Thursday, July 17, 2014

Macro Leading Indicators Fallen Apart

Note I said, "Fallen" rather than "Falling". Earlier in the week I posted Market Breadth charts which where a horrendouns mess, here's an update on Leading Indicators.one of the most notable signals is the decline in High Yield Credit as it is the Institutional equivilent of a momentum stocks. These kinds of signals are what we first started using the Leading Indicators layout for in the first place, not small day to day moves, but larger macro trends.

 High Yield Corp. Credit, the trend in this often used lever to ramp the market has clearly fallen out with the market, not on a short term dislocation, this is a massive unwind of Risk on/ High Yield institutional positions.

This is HYG intraday, I was surprised it didn't help ramp the market this week, but with my expectations for the IWM with a move below local support...

And with a short term volume event intraday in HYG, this may bounce to help lift the Russell 2000, but this is not a trend that HYG is likely to recover from, which tells us something, as the saying goes, "Credit leads, stocks follow".

The same is being seen in high Yielding Junk bonds/Credit intraday as well as...

A longer term massive dislocation from the SPX, this is telling us institutional money is moving out of the last of their risk exposure.
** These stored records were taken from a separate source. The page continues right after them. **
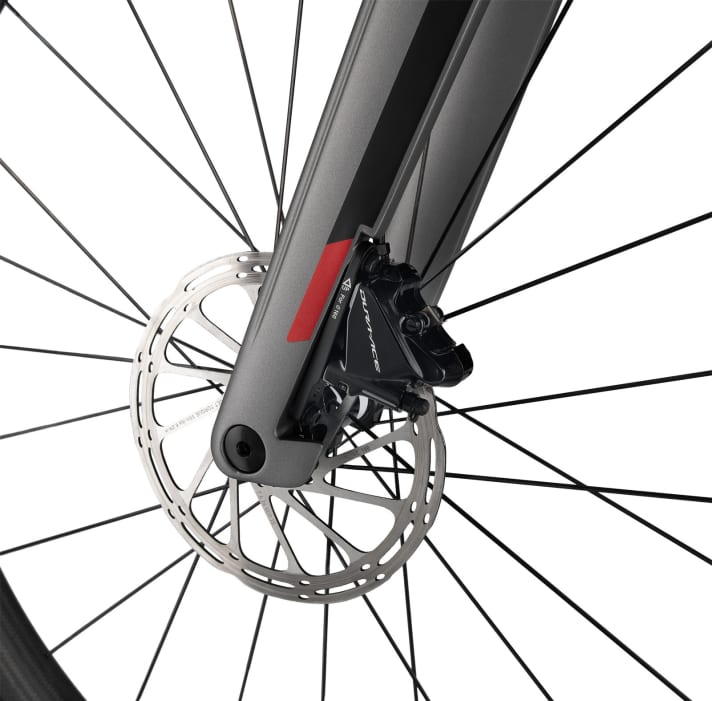   Le Ridley Noah Fast 2019 est proposé avec des freins à disque et des freins sur jante.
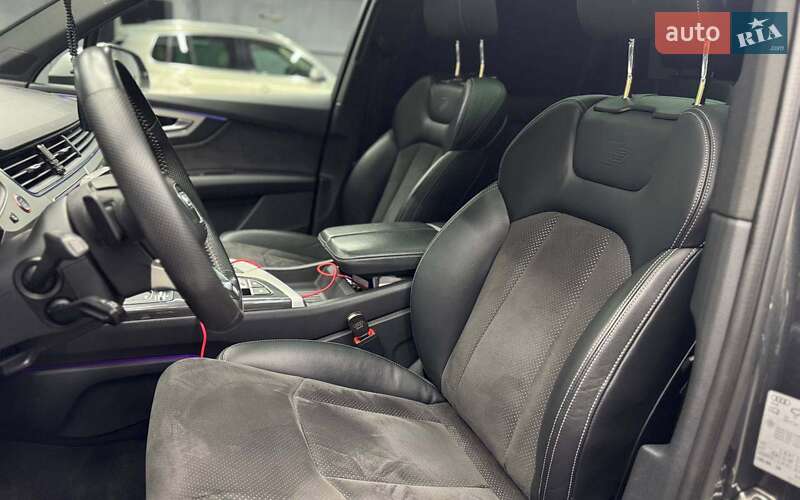 Внедорожник / Кроссовер Audi SQ7 2018 в Черновцах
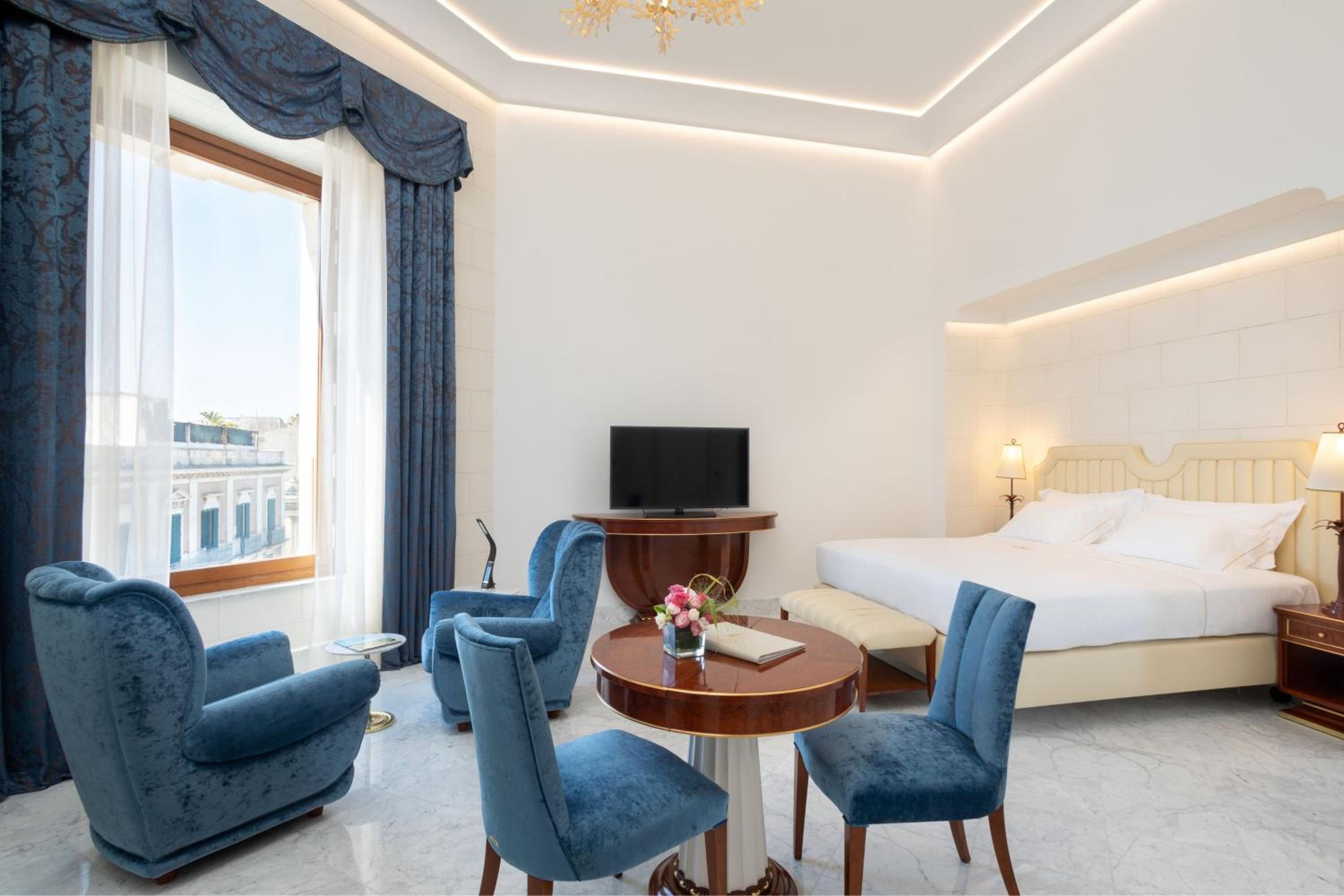 Deluxe King Room with Partial Sea View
If you look at the charts close, you'll notice the most serious part of the decline started July 1st, the first trading day after Q2 Window Dressing ended which should tell you something about the myth smart money creates for their clients about their positions and the reality that they move back to as soon as the quarter (reporting period) ends.


 Closer to home on the timing front (even though these too are massively dislocated), professional sentiment is turning south on this week's bounce.

 This is our second institutional sentiment indicator, there's a clear transition from confirmation of the bounce early on this week to outright selling.

Again, the NASDAQ Composite (all NDX listed stocks) is not only seriously dislocated on the Advance / Decline line, but even more sharply recently, much like the breadth indicators I posted Tuesday night.

This should really have you thinking very seriously about the composition of your portfolio at this point.